Turn out was 44.2%, which is above average for a Scottish by-election. Labour secured 8,559 votes, beating the SNP which had 7.957 votes. Reform UK lagged at 7,088 while the Conservatives had 1,621. The Tories got just 6% of the vote, but that was enough to keep their deposit because the threashold is 5%.
By-elections are an opportunity for people to yell at the government without really doing any harm. The Liberal Democrats have made winning by-elections an artform because they have not been in government much in the last 100 years. Reform is riding high in the polls in the UK. Labour is unpopular because Sir Keir Starmer is PM, and he is having trouble getting his act together. The SNP still governs Scotland, and they have taken losses because of it. Finishing third here is a lousy result for Reform. It seems that they poached the Tory vote and got little else.
That is not to say that Reform has no future in Scotland. The Conservatives may have to fight to survive north of the border. Reform has no real infrastructure in Scotland, and that is what is going to change as a result of this by-election. There are some local organizers who now have voter lists with more names than they have ever seen before. By the next Scottish election, they may well be for real. By the next Westminster election, it is almost inevitable.
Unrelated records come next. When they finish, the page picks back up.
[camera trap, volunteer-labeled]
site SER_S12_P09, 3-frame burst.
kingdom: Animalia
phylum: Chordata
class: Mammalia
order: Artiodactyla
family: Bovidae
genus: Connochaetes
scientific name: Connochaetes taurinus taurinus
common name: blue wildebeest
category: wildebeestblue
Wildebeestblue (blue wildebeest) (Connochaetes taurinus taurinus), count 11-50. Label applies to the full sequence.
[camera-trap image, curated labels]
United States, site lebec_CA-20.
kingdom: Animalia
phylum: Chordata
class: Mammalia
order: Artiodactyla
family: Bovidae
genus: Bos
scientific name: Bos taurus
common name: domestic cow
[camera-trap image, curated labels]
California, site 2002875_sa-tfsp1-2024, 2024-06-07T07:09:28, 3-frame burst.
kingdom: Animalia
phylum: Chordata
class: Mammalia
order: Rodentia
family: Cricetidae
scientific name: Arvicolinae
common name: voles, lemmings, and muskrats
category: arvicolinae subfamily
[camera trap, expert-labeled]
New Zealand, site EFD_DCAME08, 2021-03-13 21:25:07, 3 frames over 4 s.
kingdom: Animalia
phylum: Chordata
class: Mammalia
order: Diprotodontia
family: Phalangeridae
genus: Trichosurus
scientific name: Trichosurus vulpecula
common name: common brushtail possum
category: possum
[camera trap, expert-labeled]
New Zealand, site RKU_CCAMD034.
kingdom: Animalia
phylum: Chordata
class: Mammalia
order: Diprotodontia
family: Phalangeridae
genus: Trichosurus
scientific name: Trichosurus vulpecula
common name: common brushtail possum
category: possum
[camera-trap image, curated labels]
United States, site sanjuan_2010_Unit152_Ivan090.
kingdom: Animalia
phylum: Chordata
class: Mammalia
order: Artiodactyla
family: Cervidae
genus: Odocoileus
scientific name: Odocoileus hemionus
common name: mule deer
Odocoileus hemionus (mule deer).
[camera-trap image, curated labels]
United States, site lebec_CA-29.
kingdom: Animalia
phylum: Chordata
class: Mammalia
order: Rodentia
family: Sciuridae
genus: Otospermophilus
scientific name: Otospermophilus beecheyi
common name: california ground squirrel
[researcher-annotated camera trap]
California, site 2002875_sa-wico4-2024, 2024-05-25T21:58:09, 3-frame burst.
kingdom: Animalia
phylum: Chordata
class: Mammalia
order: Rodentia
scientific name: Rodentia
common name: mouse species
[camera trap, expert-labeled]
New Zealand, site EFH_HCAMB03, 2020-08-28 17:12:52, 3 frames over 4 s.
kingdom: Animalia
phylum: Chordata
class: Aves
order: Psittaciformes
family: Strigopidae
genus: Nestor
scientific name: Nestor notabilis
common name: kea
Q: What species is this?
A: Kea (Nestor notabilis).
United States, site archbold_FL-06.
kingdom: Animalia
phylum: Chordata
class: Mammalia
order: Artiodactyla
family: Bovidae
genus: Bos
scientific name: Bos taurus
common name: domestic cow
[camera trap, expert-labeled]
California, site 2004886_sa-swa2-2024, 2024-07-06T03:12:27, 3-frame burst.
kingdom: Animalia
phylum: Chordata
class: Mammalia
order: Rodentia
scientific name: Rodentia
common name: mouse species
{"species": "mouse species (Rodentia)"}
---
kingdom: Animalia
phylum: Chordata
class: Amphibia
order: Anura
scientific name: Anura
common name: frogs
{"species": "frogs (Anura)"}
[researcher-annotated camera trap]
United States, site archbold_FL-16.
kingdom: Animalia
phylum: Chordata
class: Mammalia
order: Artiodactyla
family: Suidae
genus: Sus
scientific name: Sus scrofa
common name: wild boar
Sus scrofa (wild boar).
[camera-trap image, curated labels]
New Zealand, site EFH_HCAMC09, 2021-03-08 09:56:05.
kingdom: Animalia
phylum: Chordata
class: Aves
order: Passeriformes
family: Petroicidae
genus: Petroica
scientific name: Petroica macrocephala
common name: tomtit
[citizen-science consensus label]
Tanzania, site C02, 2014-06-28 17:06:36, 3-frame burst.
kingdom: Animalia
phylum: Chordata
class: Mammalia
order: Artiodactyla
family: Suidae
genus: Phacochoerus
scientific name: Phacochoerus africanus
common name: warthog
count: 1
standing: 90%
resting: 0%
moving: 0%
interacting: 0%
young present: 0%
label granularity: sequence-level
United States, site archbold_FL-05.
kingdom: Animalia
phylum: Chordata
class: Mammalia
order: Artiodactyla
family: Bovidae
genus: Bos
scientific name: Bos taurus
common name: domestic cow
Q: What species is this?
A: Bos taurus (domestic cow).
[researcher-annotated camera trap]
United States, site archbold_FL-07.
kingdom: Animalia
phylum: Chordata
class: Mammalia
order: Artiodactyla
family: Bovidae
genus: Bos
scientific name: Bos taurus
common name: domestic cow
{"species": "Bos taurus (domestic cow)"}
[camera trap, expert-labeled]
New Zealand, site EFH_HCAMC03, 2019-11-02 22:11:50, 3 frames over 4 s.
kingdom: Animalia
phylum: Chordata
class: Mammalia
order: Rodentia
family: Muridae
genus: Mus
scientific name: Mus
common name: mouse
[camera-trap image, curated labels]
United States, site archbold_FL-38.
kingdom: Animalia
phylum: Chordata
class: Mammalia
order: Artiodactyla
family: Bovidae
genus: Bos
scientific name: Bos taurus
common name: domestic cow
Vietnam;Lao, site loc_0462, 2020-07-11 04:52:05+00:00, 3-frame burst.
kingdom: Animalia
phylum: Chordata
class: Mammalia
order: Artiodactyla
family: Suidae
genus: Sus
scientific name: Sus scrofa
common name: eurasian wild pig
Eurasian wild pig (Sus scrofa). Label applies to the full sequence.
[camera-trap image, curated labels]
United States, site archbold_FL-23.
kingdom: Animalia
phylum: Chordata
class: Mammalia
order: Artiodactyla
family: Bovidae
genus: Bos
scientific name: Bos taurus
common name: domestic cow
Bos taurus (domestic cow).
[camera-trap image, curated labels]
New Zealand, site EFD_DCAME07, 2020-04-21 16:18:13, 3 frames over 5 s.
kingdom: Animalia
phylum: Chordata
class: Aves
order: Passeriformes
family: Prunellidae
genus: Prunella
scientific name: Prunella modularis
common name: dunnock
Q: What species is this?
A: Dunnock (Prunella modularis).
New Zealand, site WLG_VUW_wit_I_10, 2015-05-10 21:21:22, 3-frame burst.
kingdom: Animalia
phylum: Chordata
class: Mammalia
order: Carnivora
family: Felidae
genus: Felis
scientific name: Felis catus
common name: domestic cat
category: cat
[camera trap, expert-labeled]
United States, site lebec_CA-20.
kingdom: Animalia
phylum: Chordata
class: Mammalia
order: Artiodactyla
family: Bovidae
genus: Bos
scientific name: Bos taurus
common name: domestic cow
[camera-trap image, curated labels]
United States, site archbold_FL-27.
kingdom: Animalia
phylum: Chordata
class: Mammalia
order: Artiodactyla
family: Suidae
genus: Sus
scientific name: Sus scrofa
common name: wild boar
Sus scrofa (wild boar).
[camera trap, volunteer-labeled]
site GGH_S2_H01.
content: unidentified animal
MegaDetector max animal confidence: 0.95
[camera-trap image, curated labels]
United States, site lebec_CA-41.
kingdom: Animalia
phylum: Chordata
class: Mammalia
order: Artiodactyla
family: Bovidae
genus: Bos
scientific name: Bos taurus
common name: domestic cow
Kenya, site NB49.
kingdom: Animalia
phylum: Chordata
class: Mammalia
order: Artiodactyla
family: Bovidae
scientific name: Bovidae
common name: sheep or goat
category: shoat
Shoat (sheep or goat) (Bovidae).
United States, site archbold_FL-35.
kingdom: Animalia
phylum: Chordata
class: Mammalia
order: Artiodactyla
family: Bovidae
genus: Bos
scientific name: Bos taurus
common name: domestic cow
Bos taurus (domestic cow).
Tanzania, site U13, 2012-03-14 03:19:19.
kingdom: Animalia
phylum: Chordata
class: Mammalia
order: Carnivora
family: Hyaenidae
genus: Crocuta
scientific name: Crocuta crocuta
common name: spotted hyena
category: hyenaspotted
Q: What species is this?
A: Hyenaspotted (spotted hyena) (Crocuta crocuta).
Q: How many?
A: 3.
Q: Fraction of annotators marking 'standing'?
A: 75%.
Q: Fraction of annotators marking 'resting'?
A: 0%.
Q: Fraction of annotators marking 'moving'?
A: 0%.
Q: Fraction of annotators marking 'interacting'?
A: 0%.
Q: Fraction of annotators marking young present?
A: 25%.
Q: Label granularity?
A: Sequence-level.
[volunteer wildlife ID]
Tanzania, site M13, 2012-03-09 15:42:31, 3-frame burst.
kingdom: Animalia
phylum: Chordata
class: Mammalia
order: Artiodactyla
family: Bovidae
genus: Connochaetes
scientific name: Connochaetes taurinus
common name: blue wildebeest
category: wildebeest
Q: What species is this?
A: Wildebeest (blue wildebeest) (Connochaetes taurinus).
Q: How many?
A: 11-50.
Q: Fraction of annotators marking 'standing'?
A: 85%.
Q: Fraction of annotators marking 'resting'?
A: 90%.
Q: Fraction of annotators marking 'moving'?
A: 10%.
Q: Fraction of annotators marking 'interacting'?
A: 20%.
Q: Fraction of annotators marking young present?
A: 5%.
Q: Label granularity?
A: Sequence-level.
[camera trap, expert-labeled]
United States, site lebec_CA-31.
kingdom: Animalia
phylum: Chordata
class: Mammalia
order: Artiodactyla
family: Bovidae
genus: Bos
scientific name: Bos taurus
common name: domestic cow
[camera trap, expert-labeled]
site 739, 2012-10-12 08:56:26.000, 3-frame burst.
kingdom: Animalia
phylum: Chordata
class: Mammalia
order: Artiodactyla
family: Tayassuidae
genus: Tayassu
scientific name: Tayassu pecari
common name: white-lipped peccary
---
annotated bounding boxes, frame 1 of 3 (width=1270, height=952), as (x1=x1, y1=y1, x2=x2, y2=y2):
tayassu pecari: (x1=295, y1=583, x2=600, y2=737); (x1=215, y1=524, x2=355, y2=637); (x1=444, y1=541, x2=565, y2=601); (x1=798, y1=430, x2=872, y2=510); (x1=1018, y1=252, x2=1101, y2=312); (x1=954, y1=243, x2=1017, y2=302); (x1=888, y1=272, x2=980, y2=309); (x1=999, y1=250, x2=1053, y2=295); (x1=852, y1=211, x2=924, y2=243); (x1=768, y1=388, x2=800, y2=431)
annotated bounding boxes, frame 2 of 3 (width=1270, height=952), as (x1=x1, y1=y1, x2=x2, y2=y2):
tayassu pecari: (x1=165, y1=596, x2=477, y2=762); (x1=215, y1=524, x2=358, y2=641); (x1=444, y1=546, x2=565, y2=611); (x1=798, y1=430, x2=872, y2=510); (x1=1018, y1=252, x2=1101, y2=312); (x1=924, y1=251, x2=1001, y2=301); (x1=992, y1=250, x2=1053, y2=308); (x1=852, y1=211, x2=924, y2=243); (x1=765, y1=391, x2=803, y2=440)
In what appears to be an unrelated development, the Chairman of Reform UK, Zia Yusuf resigned while the polls were open. He posted on X "Eleven months ago I became chairman of Reform. I've worked full-time as a volunteer to take the party from 14 to 30%, quadrupled its membership and delivered historic electoral results. I no longer believe working to get a Reform government elected is a good use of my time, and hereby resign the office."
This appears to have been over a propsed burqa ban and the future of spending under a Reform government. Frankly, he is a multi-millionaire and probably has better things to do than work.
While Reform is still finding its feet in Scotland, Labour has claimed a strength if probably does not have. The BBC interviewed Professor Sir John Curtice, who is THE authority on British political polls, and he is dubious of a Labour success built on this by-election. The Beeb reported on the Today Programme on Radio 4.
He says this by-election always looked "likely to be a close contest and that's what it's proven to be" and anyone following Scottish opinion polls won't have been overly surprised at the result.
But he says the outlook is not quite as optimistic as Scottish Labour leader Anas Sarwar would hope looking ahead to next year.
He says current polls, which proved to be quite accurate last night, show the SNP running at just over 30% of the vote nationwide, while Labour are sitting at around 20%.
"Such a result would not mean that Anas Sarwar would be Scotland’s next first minister," he says.
That is not to say the SNP will retain power, rather it simply means Labour has more work to do. Just like Reform.